** Data follows **

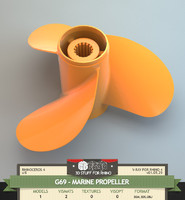 G69-MarinePropeller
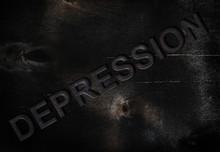 Charred Inscription Depression...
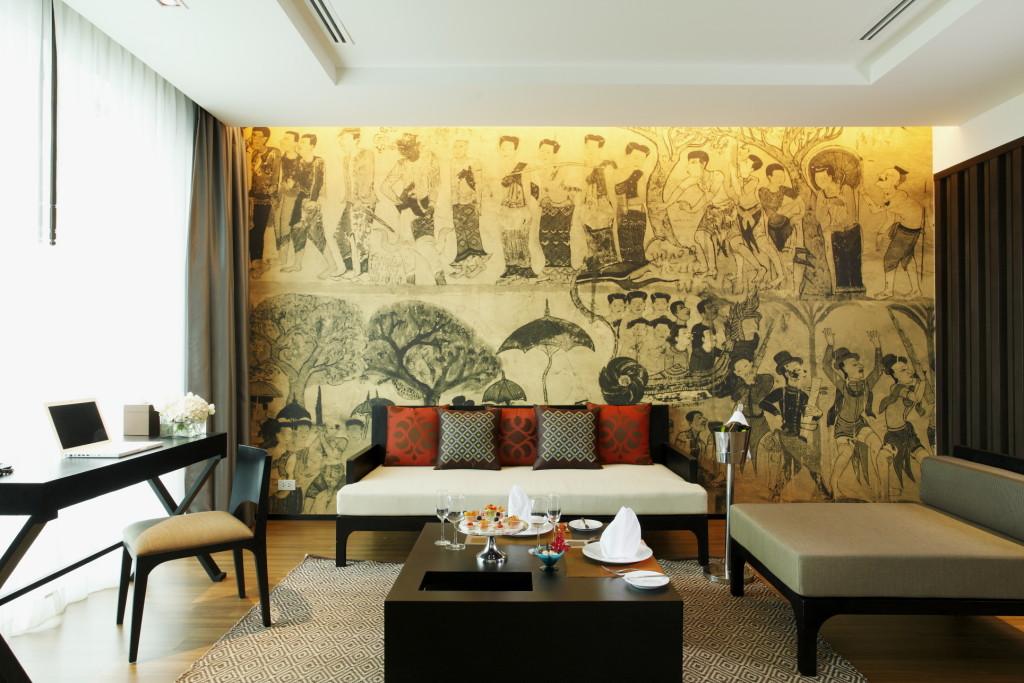 Centara Hotel & Convention Centre Khonkaen - Executive Suite 6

** End of Data **

What is being asked >> Return the material verbatim; the images are not to appear in the copy.

Problem solution >>
 G69-MarinePropeller
 Charred Inscription Depression...
 Centara Hotel & Convention Centre Khonkaen - Executive Suite 6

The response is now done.